DIRECTIVE → In the Poisson soccer model passage, reproduce the span starting with "min_edge: minimum edge" and going on through "odds in market_odds.values())", updating "total_implied" to "implied_total".

EXCERPTED PASSAGE →
■ ■ ■ ■
Visualizing the Scoreline Matrix

A heatmap of the scoreline probability matrix provides an intuitive view of the most likely outcomes.

"""
Poisson Soccer Model — Visualization
"""
import matplotlib.pyplot as plt
import seaborn as sns

def plot_scoreline_matrix(score_matrix: np.ndarray, home_team: str, away_team: str):
    """Plot scoreline probability matrix as a heatmap."""
    max_goals = min(6, score_matrix.shape[0])
    display_matrix = score_matrix[:max_goals, :max_goals]

    fig, ax = plt.subplots(figsize=(8, 6))
    sns.heatmap(
        display_matrix,
        annot=True,
        fmt=".3f",
        cmap="YlOrRd",
        xticklabels=range(max_goals),
        yticklabels=range(max_goals),
        ax=ax,
    )
    ax.set_xlabel(f"{away_team} Goals")
    ax.set_ylabel(f"{home_team} Goals")
    ax.set_title(f"Scoreline Probabilities: {home_team} vs {away_team}")
    plt.tight_layout()
    plt.savefig("scoreline_heatmap.png", dpi=150)
    plt.show()

plot_scoreline_matrix(result["score_matrix"], home_team, away_team)

Identifying Value Bets

The power of the Poisson model lies in comparing its probability estimates to bookmaker odds. When our model assigns a higher probability to an outcome than the implied probability from the market odds, we have a potential value bet.

"""
Poisson Soccer Model — Value Bet Identification
"""

def find_value_bets(
    model_probs: dict,
    market_odds: dict,
    min_edge: float = 0.05
) -> list:
    """
    Compare model probabilities to market odds and identify value bets.

    Args:
        model_probs: dict with keys like 'home_win', 'draw', 'away_win',
                     'Over 2.5', 'btts_yes', etc.
        market_odds: dict with same keys, values are decimal odds.
        min_edge: minimum edge (model_prob - implied_prob) to flag.

    Returns:
        List of dicts describing value bets found.
    """
    value_bets = []

    # Calculate total implied probability (overround)
    total_implied = sum(1 / odds for odds in market_odds.values())

    for market, model_prob in model_probs.items():
        if market not in market_odds:
            continue

        decimal_odds = market_odds[market]
        raw_implied = 1 / decimal_odds

        # Adjust for overround (normalize)
■ ■ ■ ■
DATASET EXTRACT →
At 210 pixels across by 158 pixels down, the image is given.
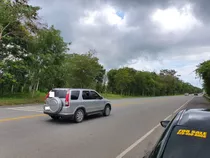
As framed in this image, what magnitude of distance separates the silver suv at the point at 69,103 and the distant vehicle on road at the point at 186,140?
24.9 ft

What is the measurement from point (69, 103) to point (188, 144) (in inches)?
312

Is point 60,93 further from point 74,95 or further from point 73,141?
point 73,141

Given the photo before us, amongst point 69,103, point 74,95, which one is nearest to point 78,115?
point 69,103

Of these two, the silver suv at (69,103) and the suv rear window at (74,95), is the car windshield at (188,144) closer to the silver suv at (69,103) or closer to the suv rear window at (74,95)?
the silver suv at (69,103)

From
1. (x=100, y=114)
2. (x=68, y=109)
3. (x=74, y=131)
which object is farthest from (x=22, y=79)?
(x=74, y=131)

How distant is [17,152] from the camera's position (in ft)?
17.6

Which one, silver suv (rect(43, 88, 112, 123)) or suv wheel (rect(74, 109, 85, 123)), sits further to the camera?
suv wheel (rect(74, 109, 85, 123))

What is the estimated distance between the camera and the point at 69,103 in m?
9.74

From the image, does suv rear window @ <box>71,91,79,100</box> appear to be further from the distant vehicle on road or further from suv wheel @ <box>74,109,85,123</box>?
the distant vehicle on road

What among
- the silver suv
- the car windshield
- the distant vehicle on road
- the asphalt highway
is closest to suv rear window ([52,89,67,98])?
the silver suv

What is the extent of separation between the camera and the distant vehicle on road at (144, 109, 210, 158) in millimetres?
2230

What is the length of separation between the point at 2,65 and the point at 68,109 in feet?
48.0

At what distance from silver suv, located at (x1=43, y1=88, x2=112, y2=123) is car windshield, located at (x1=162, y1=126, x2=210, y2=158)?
7.73 m

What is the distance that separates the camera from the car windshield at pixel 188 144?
221cm
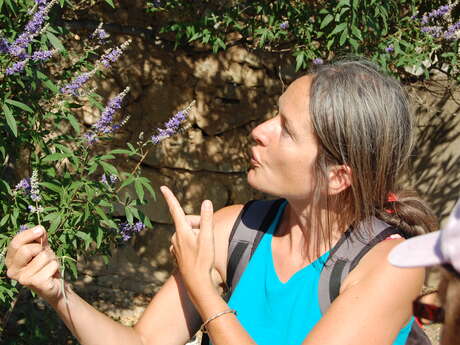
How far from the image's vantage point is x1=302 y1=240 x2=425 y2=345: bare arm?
159 cm

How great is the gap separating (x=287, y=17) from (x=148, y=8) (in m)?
0.86

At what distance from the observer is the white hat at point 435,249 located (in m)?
0.92

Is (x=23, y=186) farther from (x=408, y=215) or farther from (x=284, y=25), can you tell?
(x=284, y=25)

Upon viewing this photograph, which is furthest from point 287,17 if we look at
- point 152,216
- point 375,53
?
point 152,216

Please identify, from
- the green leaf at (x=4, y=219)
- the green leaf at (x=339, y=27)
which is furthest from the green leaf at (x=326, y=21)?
the green leaf at (x=4, y=219)

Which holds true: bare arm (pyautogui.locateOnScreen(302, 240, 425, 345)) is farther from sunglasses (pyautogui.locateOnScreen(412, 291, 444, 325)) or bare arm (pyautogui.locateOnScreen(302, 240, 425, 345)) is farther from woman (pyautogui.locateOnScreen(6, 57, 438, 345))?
sunglasses (pyautogui.locateOnScreen(412, 291, 444, 325))

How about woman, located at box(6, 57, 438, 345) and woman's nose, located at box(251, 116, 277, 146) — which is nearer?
woman, located at box(6, 57, 438, 345)

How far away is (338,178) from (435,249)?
2.93 feet

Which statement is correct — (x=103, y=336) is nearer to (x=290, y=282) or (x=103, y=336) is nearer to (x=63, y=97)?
(x=290, y=282)

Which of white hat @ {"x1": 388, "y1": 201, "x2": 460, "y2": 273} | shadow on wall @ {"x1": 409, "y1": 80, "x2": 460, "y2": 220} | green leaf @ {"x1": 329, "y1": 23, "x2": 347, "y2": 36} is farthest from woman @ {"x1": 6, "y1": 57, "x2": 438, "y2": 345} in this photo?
shadow on wall @ {"x1": 409, "y1": 80, "x2": 460, "y2": 220}

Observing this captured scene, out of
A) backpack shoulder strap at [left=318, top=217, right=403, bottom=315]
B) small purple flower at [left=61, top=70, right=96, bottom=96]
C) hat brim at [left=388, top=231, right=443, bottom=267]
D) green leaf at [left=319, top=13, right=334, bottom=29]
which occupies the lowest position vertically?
backpack shoulder strap at [left=318, top=217, right=403, bottom=315]

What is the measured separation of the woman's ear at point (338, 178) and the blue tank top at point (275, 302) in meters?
0.20

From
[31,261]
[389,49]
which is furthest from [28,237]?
[389,49]

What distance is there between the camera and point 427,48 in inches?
138
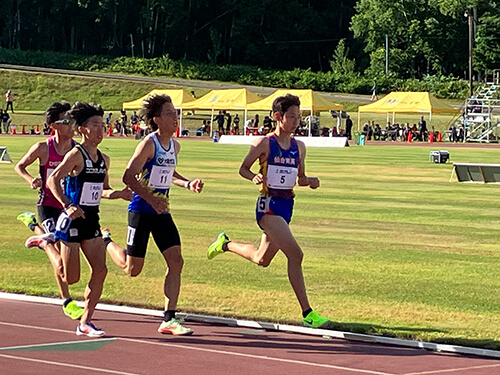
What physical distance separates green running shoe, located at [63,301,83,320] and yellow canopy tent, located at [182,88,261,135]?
190 feet

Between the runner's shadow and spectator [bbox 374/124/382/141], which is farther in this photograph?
spectator [bbox 374/124/382/141]

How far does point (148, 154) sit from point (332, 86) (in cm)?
9526

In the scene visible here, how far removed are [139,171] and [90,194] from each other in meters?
0.49

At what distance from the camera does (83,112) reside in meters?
9.86

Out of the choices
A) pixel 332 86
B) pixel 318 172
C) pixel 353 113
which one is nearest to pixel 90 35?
pixel 332 86

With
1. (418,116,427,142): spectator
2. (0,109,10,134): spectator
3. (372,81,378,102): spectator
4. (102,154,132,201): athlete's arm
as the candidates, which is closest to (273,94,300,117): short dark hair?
(102,154,132,201): athlete's arm

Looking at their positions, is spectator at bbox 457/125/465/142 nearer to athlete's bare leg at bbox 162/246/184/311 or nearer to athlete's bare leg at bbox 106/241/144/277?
athlete's bare leg at bbox 106/241/144/277

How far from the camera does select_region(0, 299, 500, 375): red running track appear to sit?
327 inches

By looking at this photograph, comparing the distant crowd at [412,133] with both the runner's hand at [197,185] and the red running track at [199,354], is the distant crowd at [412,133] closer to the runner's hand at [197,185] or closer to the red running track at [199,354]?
the runner's hand at [197,185]

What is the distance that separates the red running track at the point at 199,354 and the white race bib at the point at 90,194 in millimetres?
1175

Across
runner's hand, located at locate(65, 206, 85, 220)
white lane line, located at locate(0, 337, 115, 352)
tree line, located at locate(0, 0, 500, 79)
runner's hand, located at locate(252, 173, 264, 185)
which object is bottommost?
white lane line, located at locate(0, 337, 115, 352)

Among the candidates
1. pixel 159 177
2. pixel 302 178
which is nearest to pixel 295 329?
pixel 302 178

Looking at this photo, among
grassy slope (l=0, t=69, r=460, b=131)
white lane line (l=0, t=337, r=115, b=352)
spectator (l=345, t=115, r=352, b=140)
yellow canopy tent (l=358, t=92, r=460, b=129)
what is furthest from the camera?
grassy slope (l=0, t=69, r=460, b=131)

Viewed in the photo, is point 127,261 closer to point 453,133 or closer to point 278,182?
point 278,182
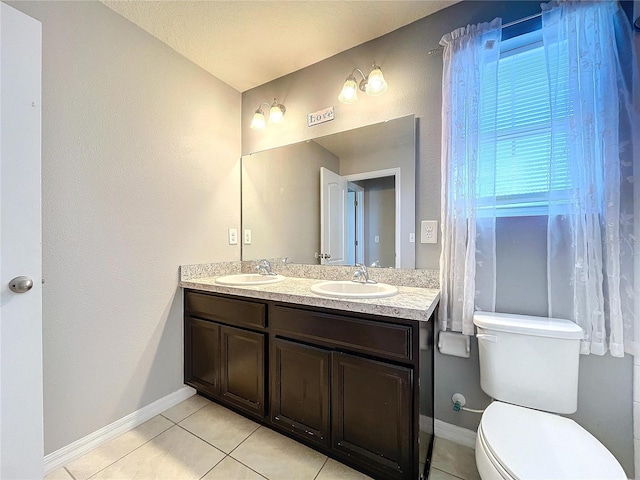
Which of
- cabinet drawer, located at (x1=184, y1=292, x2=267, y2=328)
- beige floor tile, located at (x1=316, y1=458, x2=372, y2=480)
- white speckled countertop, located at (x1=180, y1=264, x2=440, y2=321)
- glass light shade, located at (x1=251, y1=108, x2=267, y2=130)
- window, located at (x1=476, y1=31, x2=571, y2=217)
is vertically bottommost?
beige floor tile, located at (x1=316, y1=458, x2=372, y2=480)

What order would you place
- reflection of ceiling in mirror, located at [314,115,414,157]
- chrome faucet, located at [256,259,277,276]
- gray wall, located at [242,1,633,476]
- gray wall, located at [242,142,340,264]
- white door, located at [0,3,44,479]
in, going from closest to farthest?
white door, located at [0,3,44,479]
gray wall, located at [242,1,633,476]
reflection of ceiling in mirror, located at [314,115,414,157]
gray wall, located at [242,142,340,264]
chrome faucet, located at [256,259,277,276]

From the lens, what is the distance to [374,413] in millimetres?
1128

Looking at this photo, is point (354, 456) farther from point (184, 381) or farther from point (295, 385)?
point (184, 381)

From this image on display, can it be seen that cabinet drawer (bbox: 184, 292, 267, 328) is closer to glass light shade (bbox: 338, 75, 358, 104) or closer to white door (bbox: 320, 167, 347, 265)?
white door (bbox: 320, 167, 347, 265)

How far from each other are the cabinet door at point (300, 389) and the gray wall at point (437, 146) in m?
0.69

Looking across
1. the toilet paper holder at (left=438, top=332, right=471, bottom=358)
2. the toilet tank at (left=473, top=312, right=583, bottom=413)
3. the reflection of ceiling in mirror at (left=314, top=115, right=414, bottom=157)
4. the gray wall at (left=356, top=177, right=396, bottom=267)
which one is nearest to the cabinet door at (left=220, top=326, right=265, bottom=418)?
the gray wall at (left=356, top=177, right=396, bottom=267)

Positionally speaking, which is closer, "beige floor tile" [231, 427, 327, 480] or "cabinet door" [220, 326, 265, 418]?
"beige floor tile" [231, 427, 327, 480]

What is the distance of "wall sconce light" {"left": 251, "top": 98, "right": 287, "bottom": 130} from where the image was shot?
1983 mm

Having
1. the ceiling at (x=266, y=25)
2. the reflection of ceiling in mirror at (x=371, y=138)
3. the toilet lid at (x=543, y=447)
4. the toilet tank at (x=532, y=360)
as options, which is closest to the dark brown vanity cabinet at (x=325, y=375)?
the toilet lid at (x=543, y=447)

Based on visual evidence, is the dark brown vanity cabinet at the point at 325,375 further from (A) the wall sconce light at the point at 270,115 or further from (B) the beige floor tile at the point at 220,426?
(A) the wall sconce light at the point at 270,115

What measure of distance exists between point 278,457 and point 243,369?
1.51ft

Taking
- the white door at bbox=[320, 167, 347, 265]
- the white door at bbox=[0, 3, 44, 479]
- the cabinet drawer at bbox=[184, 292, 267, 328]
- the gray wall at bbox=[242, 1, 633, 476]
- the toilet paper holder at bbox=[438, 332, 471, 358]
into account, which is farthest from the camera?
the white door at bbox=[320, 167, 347, 265]

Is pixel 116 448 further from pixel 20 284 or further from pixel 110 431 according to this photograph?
pixel 20 284

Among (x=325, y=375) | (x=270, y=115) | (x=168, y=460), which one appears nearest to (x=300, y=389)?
(x=325, y=375)
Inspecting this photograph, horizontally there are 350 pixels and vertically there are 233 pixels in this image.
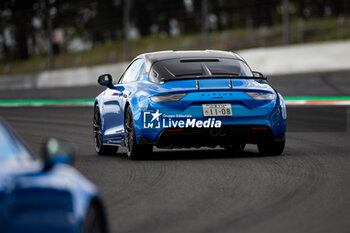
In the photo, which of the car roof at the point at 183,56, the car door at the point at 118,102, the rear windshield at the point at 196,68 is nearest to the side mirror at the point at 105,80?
the car door at the point at 118,102

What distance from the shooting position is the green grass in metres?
45.2

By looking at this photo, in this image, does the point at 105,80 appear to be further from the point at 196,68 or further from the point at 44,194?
the point at 44,194

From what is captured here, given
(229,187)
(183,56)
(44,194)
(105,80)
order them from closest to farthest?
(44,194), (229,187), (183,56), (105,80)

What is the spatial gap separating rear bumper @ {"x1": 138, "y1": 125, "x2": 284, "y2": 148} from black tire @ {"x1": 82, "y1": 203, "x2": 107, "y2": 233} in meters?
6.03

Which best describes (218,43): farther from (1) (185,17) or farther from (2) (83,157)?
(2) (83,157)

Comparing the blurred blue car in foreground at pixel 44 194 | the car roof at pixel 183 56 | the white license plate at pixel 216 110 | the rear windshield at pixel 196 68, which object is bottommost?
the white license plate at pixel 216 110

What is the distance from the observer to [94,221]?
4512mm

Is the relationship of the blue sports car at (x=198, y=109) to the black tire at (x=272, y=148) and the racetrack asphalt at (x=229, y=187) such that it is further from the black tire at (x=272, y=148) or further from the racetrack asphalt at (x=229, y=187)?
the racetrack asphalt at (x=229, y=187)

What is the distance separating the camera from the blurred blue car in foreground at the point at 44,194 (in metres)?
3.87

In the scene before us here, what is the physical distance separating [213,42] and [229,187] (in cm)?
4408

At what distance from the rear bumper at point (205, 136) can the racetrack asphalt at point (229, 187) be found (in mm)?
247

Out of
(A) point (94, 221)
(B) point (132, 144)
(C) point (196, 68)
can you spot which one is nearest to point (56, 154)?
(A) point (94, 221)

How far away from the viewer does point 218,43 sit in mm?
51312

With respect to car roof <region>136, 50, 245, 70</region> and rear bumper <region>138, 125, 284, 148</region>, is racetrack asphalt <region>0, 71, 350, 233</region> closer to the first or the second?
rear bumper <region>138, 125, 284, 148</region>
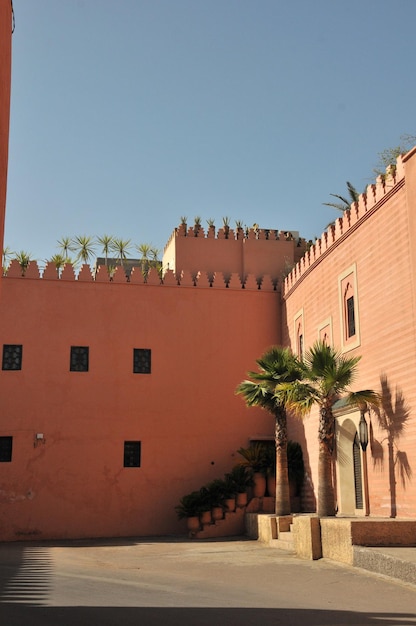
■ ■ ■ ■
FINISHED TASK →
min_edge: minimum edge (model_prob - implied_prob) to flag.

    Returns:
        List of dicts describing value bets found.
    """
    value_bets = []

    # Calculate total implied probability (overround)
    implied_total = sum(1 / odds for odds in market_odds.values())